But isn't it always?
February 6th, 2008 at 9:01 pm
Maybe this dark stuff is a force that is kind of like antimatter and so it would accelerate things such as matter. just as matter causes friction and slows things down (decceleate), this stuff would speed things up (accelerate) things.This could also explain wormholes.
February 6th, 2008 at 10:16 pm
I'm trying to understand this as best as possible, being only in high school, but if it was antimatter and actually had the ability to lessen the friction between matter, how would it hold things together? Or does antimatter have a gravitational pull all it's own? From what I gather from the article, this dark matter is something that can hold a galaxy together. I can see from your standpoint how it would accelerate the expansion of the universe, but I still don't see how it would affect a galaxy. Wouldn't the galaxy disperse if it was accelerating as fast as the universe?
February 6th, 2008 at 11:47 pm
Dwight, I like your point about the dark energy/matter actually being the higher dimensions. I've been thinking about that myself, I think we are just too small to observe them but yet all matter and energy that we see is nestled in this, whatever the stuff is!
I wonder if there is research out there on this.
February 7th, 2008 at 1:03 am
I think the suggestings made by of N. Stone are interesting concepts. Didn't Einstein theorize the existence of something in his ToR beyond gravitional relationships of mass on mass?
February 7th, 2008 at 2:46 am
Cosmology is a far cry from physics with regards to certainty. Of course the nature quantam mechanics still gives classical physicists headaches. Any physicist would cringe at a scientific discipline that has to invoke entities such as dark matter and dark energy to keep its theories from sinking. These concepts still seem a bit far fetched to me and I, like many others, would like to see either of these detected and measured for the first time before I am satisfied that everyone is on the right track. A little bit of reserved judgement and skepticism is always healthy. I always find it amusing how cosmologists can become absolutist when someone questions the existance of these entities which have yet to be independently observed and measured. To such people I ask is this a religion or a scientific dicipline?
February 7th, 2008 at 2:48 am
[...] Dark Matter and Dark Energy… the Same Thing? I've said it many times, but it bears repeating: regular matter only accounts for 4% of the Universe. The other 96% - dark matter and dark energy - is a total mystery. Wouldn't it be convenient if we could find a single explanation for both? Astronomers from the University of St. Andrews are ready to decrease the mysteries down to one. Click to continue… [...]
February 7th, 2008 at 3:24 am
We searched for and rejected the idea that there is a fabric or medium, call it the aether, over a century ago.
Let's start by dismissing the term particle as too specific to human sensory perception and instead call the collective observed phenonena - masses - instead just behaviors or functions.
Dark whatevers (mass and or energy) becomes the framework within which the observable functions operate.

Task brief
Continue the comment thread on dark matter and dark energy from where it stops.

Dataset entries
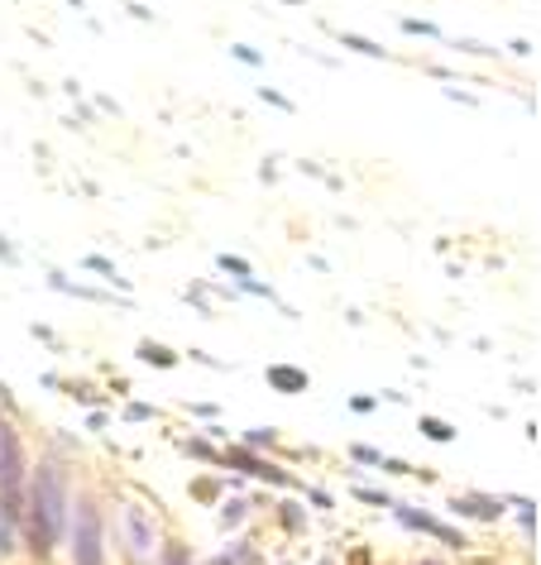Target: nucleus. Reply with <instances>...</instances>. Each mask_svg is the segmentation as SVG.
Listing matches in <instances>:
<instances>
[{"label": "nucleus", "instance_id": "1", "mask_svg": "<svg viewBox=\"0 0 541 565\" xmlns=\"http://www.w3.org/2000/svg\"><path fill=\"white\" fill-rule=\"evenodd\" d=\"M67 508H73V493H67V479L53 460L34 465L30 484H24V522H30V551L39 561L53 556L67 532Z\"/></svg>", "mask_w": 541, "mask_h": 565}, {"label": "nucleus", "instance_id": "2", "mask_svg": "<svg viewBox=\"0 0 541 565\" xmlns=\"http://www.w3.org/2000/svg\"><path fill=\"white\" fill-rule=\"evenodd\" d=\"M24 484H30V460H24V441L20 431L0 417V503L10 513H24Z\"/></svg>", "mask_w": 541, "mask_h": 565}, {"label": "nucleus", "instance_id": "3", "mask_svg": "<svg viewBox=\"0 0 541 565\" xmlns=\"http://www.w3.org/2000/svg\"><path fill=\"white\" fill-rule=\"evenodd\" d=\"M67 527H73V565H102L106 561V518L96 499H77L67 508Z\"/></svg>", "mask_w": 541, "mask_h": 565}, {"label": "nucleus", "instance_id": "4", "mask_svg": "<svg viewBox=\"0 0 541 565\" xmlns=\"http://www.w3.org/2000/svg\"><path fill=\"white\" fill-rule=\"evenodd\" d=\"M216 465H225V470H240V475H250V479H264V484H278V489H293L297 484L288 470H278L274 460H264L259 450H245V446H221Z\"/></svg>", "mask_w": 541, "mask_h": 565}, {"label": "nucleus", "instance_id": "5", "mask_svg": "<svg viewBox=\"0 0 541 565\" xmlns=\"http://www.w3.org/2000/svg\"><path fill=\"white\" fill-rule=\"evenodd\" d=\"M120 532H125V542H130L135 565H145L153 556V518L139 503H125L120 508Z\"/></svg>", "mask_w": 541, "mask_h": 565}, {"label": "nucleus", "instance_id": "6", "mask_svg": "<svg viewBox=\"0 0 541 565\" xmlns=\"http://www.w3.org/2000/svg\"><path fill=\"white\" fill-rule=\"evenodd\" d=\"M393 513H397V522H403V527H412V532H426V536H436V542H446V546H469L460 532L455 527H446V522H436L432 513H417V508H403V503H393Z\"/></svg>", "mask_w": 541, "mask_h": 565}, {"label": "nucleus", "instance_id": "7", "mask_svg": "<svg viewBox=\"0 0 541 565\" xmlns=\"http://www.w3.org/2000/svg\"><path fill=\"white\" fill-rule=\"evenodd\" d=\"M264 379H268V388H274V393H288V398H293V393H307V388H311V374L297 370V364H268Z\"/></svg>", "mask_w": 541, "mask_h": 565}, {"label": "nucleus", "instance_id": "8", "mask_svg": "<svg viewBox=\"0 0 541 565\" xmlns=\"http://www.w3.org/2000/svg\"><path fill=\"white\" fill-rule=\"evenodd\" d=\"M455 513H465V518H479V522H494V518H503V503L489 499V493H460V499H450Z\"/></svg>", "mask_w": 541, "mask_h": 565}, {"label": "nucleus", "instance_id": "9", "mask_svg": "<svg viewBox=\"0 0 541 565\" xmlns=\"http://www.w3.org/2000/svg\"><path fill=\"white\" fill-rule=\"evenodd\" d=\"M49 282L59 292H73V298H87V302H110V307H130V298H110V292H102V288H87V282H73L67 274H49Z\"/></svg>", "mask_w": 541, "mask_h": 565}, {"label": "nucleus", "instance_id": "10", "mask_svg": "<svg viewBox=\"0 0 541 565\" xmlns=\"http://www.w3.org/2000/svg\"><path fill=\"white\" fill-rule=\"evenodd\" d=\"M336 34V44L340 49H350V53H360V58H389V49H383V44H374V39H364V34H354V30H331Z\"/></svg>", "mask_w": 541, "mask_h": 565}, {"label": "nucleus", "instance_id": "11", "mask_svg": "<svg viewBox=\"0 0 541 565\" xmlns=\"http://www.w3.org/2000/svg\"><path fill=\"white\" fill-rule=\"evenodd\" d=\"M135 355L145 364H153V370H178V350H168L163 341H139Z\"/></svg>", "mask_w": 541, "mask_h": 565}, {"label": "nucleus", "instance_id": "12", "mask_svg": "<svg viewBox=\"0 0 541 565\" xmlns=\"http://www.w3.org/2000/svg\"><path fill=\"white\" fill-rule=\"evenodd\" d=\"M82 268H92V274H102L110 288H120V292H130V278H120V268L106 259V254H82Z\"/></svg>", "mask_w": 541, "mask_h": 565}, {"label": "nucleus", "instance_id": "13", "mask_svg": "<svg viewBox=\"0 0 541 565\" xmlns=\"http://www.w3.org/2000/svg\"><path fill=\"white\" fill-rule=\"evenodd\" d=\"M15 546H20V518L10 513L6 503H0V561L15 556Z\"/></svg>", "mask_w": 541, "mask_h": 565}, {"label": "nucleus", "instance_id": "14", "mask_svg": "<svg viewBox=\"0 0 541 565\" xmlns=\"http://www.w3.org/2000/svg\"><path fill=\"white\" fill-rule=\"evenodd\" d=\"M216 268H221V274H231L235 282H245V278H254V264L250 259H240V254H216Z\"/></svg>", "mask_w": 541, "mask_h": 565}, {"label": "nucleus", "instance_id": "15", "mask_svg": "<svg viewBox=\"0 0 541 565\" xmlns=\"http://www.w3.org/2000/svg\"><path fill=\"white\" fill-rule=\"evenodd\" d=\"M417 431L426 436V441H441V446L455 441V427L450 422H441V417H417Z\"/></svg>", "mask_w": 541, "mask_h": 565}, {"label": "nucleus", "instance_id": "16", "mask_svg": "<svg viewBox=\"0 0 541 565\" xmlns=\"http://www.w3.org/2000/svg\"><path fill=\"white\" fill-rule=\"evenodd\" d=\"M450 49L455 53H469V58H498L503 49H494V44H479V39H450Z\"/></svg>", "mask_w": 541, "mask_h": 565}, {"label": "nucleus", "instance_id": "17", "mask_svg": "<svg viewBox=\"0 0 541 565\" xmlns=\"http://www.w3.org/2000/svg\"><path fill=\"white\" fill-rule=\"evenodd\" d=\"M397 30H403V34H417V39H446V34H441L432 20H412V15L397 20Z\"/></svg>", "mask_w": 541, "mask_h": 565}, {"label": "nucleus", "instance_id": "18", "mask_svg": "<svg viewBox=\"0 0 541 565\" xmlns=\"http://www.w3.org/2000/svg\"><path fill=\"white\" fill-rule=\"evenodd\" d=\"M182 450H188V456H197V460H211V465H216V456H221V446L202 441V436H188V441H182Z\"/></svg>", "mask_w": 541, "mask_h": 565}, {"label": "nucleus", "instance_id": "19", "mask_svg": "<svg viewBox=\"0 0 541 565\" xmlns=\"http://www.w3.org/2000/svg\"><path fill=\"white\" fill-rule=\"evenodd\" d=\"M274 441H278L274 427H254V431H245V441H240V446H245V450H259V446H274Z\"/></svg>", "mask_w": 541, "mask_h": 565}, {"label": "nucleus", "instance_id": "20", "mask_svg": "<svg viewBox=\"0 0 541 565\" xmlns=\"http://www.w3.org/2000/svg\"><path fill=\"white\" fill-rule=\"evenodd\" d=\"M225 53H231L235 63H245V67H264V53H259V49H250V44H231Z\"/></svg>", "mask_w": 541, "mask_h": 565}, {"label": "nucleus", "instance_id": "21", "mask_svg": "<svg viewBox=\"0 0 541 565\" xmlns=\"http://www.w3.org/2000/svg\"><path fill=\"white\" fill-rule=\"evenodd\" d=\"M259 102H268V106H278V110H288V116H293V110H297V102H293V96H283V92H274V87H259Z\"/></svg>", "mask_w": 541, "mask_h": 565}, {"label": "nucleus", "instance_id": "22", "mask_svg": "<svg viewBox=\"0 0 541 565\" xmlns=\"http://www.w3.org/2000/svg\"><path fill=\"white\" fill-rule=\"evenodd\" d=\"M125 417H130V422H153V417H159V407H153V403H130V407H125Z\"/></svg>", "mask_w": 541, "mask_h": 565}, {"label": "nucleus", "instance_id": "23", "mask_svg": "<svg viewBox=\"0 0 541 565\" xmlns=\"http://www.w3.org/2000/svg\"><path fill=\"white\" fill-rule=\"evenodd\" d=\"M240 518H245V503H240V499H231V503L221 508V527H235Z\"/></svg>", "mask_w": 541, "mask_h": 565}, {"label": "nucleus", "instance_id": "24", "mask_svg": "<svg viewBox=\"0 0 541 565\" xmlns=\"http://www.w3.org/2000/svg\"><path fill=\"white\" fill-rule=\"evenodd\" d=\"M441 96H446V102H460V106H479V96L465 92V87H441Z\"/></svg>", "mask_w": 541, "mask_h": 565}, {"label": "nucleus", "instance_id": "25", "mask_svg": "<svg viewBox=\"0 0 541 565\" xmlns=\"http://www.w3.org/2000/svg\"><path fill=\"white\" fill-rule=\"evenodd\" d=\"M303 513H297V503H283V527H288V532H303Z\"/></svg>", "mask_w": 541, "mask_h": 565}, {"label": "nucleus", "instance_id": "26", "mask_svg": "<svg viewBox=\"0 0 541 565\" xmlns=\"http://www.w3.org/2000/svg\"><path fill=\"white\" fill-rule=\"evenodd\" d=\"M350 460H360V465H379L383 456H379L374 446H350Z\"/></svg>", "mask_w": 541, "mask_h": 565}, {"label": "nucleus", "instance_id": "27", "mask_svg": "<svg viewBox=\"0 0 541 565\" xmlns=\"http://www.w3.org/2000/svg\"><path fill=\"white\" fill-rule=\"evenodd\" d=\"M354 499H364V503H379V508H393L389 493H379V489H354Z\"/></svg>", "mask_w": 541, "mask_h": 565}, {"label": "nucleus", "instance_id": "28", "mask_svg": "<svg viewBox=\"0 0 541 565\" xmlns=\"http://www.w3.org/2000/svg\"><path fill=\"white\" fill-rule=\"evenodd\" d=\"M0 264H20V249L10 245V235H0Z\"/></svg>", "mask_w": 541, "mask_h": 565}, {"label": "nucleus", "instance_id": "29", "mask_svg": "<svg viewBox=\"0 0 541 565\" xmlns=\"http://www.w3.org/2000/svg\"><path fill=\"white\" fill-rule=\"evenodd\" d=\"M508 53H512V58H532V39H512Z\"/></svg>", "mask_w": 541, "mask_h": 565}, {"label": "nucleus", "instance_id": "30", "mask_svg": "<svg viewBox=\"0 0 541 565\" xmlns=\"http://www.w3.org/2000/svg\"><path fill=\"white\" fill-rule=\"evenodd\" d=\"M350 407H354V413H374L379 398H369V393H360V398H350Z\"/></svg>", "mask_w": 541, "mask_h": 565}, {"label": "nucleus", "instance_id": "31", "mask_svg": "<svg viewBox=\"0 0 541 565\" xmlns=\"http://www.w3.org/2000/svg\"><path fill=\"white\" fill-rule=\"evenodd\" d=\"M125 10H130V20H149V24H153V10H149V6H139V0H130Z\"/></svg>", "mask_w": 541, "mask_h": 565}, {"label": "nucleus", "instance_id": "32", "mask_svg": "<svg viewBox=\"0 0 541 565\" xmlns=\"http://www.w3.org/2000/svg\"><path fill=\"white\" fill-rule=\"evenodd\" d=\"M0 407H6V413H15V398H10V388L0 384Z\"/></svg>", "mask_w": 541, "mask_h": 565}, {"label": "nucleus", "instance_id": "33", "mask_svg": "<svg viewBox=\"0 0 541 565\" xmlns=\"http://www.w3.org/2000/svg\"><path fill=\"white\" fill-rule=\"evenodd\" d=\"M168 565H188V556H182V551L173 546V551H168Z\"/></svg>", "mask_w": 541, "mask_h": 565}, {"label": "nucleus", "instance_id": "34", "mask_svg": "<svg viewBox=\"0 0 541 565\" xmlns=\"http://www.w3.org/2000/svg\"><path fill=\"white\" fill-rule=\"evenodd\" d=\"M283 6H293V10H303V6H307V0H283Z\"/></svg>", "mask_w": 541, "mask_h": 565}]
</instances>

Expected output
Like the layers of abstraction that build up from machine language in a computer (read here dark whatevers or the medium) the observable behaviors of masss (e.g. inertial and weights) , etc. and energy become application layers on top f an operating system.
Gosh, aether is back!
February 7th, 2008 at 4:50 am
Unfortunately, much of the "I'm right and the rest of you are idiots" stuff comes from intuitive thinking.
It has long been known that intuition can be thoroughly misleading in physics - especially on very small or very large scales. Let's all keep open minds on this. There's a lot we don't understand, and it could be some time until we do (if ever).
February 7th, 2008 at 6:33 am
I think i would have to say the some of you actually have valid points, Dwight, yes i can agree with you that this stuff might just be another higher dimension but what is it growing from?
My best guesstimate would be from everything that the black holes in our universe are eating up. I mean it has to be going somewhere right? And when this alternate universe fills up with too much matter then POOF another universe is so called born from our point of reality.
February 7th, 2008 at 8:42 am
All I was meaning is that if the universe is expanding (which it is) and at an accelerating pace (whch it is), that is similar to what happens in an atom during phase shift. the electrons increase orbit to take on energy or decrease orbit and expel a photon. i believe the universe is one of many and ours is taking on energy from a neaby universes. i dont see why an expanding universe leads people to only one conclusion that it started from one spot. we can observer at the atomic level the same thing the universe is doing, but do atoms originate from one spot? make sense? i could be wrong, but i believe that in my heart.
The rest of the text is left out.